◆ What you will do ◆
Exactly as written, print each of the entries.

Source material Block Start

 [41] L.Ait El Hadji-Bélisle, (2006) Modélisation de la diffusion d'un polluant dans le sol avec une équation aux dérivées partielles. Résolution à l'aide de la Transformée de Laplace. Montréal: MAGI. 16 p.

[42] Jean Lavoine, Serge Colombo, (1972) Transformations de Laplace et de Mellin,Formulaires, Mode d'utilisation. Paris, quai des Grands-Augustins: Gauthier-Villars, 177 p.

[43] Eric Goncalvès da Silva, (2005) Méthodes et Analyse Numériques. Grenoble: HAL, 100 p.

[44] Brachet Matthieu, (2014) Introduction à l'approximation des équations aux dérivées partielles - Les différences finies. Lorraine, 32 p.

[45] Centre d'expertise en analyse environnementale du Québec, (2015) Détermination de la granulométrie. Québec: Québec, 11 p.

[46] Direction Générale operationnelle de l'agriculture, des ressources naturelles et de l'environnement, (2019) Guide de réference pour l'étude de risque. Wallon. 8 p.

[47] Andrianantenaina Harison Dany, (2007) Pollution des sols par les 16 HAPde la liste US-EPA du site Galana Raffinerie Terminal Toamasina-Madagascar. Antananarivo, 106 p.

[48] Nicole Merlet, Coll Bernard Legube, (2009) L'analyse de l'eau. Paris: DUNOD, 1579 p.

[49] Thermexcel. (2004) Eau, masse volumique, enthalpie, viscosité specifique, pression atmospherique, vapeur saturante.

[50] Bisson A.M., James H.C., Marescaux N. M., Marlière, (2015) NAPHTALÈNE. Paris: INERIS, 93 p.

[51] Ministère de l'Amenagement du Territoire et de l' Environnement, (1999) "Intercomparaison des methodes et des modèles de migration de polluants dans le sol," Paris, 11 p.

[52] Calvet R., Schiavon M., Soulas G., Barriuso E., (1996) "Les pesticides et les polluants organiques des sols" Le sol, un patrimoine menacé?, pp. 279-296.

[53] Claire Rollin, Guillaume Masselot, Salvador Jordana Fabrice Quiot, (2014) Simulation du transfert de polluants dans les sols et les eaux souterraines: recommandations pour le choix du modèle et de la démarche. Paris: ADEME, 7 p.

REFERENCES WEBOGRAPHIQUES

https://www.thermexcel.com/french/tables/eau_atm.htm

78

Source material Block End

◆ Solution to this exercise ◆
 [41] L.Ait El Hadji-Bélisle, (2006) Modélisation de la diffusion d'un polluant dans le sol avec une équation aux dérivées partielles. Résolution à l'aide de la Transformée de Laplace. Montréal: MAGI. 16 p.

[42] Jean Lavoine, Serge Colombo, (1972) Transformations de Laplace et de Mellin,Formulaires, Mode d'utilisation. Paris, quai des Grands-Augustins: Gauthier-Villars, 177 p.

[43] Eric Goncalvès da Silva, (2005) Méthodes et Analyse Numériques. Grenoble: HAL, 100 p.

[44] Brachet Matthieu, (2014) Introduction à l'approximation des équations aux dérivées partielles - Les différences finies. Lorraine, 32 p.

[45] Centre d'expertise en analyse environnementale du Québec, (2015) Détermination de la granulométrie. Québec: Québec, 11 p.

[46] Direction Générale operationnelle de l'agriculture, des ressources naturelles et de l'environnement, (2019) Guide de réference pour l'étude de risque. Wallon. 8 p.

[47] Andrianantenaina Harison Dany, (2007) Pollution des sols par les 16 HAPde la liste US-EPA du site Galana Raffinerie Terminal Toamasina-Madagascar. Antananarivo, 106 p.

[48] Nicole Merlet, Coll Bernard Legube, (2009) L'analyse de l'eau. Paris: DUNOD, 1579 p.

[49] Thermexcel. (2004) Eau, masse volumique, enthalpie, viscosité specifique, pression atmospherique, vapeur saturante.

[50] Bisson A.M., James H.C., Marescaux N. M., Marlière, (2015) NAPHTALÈNE. Paris: INERIS, 93 p.

[51] Ministère de l'Amenagement du Territoire et de l' Environnement, (1999) "Intercomparaison des methodes et des modèles de migration de polluants dans le sol," Paris, 11 p.

[52] Calvet R., Schiavon M., Soulas G., Barriuso E., (1996) "Les pesticides et les polluants organiques des sols" Le sol, un patrimoine menacé?, pp. 279-296.

[53] Claire Rollin, Guillaume Masselot, Salvador Jordana Fabrice Quiot, (2014) Simulation du transfert de polluants dans les sols et les eaux souterraines: recommandations pour le choix du modèle et de la démarche. Paris: ADEME, 7 p.

REFERENCES WEBOGRAPHIQUES

https://www.thermexcel.com/french/tables/eau_atm.htm

78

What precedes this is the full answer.